--- Work instructions ---
The response must contain every line below in which "burst" appears.

--- Available data ---
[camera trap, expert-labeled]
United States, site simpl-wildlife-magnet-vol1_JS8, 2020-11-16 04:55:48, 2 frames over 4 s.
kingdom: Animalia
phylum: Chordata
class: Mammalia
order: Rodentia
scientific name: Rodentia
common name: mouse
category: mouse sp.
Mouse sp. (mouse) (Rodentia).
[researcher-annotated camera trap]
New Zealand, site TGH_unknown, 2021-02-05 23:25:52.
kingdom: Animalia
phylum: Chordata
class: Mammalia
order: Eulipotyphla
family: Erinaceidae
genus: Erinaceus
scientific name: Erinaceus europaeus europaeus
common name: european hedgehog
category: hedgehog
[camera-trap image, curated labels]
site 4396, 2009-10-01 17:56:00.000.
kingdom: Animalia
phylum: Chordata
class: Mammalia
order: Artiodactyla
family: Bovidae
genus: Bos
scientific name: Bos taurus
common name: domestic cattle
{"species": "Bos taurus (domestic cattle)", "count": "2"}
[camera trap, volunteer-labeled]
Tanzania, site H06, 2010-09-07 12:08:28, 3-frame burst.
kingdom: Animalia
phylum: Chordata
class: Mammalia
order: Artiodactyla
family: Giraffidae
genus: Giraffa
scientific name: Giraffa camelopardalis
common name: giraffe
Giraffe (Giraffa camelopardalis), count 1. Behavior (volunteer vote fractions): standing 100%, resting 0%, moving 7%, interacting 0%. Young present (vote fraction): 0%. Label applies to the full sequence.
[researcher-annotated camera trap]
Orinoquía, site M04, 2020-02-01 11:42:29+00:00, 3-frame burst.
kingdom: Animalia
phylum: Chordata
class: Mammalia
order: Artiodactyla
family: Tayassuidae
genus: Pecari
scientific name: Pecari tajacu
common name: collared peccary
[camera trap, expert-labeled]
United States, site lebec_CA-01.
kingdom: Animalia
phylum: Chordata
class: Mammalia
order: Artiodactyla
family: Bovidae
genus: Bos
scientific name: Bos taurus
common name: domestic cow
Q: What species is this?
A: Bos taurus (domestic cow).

--- Exercise response ---
Tanzania, site H06, 2010-09-07 12:08:28, 3-frame burst.
Orinoquía, site M04, 2020-02-01 11:42:29+00:00, 3-frame burst.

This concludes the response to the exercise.